> **Page**:
(begin)

Since the end of this particular drama is a foregone conclusion, we should therefore start turning our attention to the greater problem, the nation.  Why can’t we have enough of the Marcoses, the Eraps, the Glorias?  Why, indeed, do we even have to put up with a Cory?  Or, for that matter, a Ramos?  If they cannot express and advance the aspirations of the people, how then can we live?  More appropriately, “if our transgressions and sins lie upon us, and we pine away in them, how can we then live?”
 
The Biblical answer is very simple, but the answer in terms of everyday reality bytes, of everyday living, indeed, of everyday struggle, is much more complex.  In the end, however, both will amount to the same thing: “If the wicked restores the pledge…he shall surely live.”
 
Between the question (“How can we then live?”) and the answer (“If the wicked restores the pledge…”), what lies between?  To resolve this, we have to look back at the past.  What are the “transgressions and…sins [that] lie upon us,” and why have we been “pining away in them” for so long?
 
The co-optation of the datus
 
The truth is that we have a history to overcome, and in order to overcome it, we have to see it correctly, first and foremost.
 
When the Spaniards came upon the separate tribes in the islands that they eventually came to call the Philippines, the most common leaders of these tribes were not sultans, but datus.  Sultanates, structures which approached the level of organization of Spain’s own fiefdoms, had been put up in Islamized areas like Sulu and the southwestern parts of Mindanao, as well as, a trice before the Spaniards came, in Manila.  In most areas of the archipelago, however, barangays, those small communities of only a few scores of families, were led by datus, who owned no great armies nor ruled no high princes of their own.

(end)

> **Task instructions**:
a) Write out the passage of the essay on Philippine history from "Between the question" up to and including "first and foremost.".
b) Supply the next part of the essay on Philippine history, beginning after its final sentence.
The lines that come after this one are not needed for any of the work.

> **Records shown**:
(begin)

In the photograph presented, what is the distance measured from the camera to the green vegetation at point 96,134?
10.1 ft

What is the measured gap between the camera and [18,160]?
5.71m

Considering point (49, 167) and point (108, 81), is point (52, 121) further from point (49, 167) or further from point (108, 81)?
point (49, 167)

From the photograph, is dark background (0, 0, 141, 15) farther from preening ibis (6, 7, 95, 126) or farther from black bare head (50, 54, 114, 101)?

(end)
(begin)

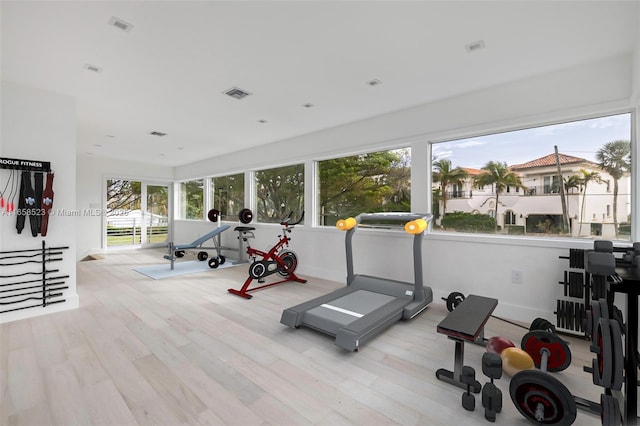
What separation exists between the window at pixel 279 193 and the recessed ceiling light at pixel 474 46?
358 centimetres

(end)
(begin)

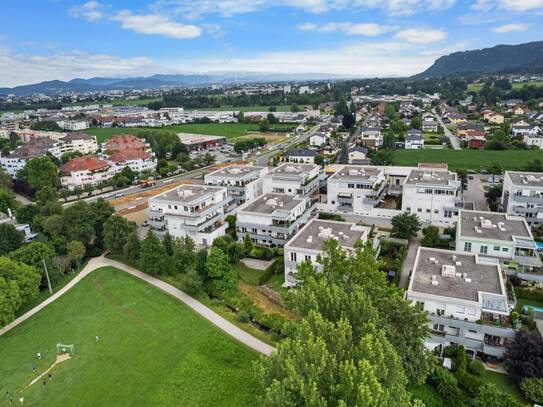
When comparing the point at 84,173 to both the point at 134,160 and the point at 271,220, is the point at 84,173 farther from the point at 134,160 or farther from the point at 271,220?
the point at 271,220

(end)

> **The answers**:
a)
Between the question (“How can we then live?”) and the answer (“If the wicked restores the pledge…”), what lies between?  To resolve this, we have to look back at the past.  What are the “transgressions and…sins [that] lie upon us,” and why have we been “pining away in them” for so long?
 
The co-optation of the datus
 
The truth is that we have a history to overcome, and in order to overcome it, we have to see it correctly, first and foremost.

b)
 
These were the datus whom the Spaniards co-opted and made to live in the town centers, in the municipios, there to be unobtrusively guarded against potential rebellion.  As it turned out, save for the failed Tondo conspiracy and communities in unreachable or hostile mountainous areas such as the Cordilleras, most datus were co-opted rather easily, their sons and daughters eventually becoming favored in Hispanicentric society with their mestizo progeny.  The datus, given the gift of becoming tax collectors by the Spaniards, would learn to survive among the Spanish elite by pinching from the public bin the reales they needed for their private pleasures.
 
It was this corrupted, diminished datu class that became the base of the principalia, as well as, through the miracle of mestizoization, the ilustrados.  This native, Hispanized elite carried down to the next centuries our Spanish colonial legacy not only of feudalism and patriarchalism, but also of corruption.
 
Feudalism and corruption are in reality twin evils, especially in a colonized society in which the elite could survive only by dipping into the public bin because the colonial lord has already taken away much of the fruit of the land.  Corruption in the public arena copies the practices of feudalism in the private arena:  since the landlord merely sits while waiting for the fruit of the land to arrive at his dinner table, the government official also sits, waiting for the moneys of the land to arrive at his desk drawer.
 
The continued rule of the datus
 
When the Americans took over, they did not remove the ilustrados whose ancestors had made it a habit for three centuries to plow into the public bin.  Instead, they placed them in the highest “elected” positions in the land. 
 
To their credit, however, they did train young men and women from the lower classes to take over senior and junior positions in the bureaucracy.  The training that these young men and women got as pensionados in the United States was steeped in the honesty bestowed on George Washington, mythically or not, and that may be why they came back serious in the business of running government.  But more than that, the basic reason these young men and women became honest civil servants is that they generally came from classes which had not been thoroughly co-opted by the Spaniards, and therefore still held on to the native principles of hiya and katapatan.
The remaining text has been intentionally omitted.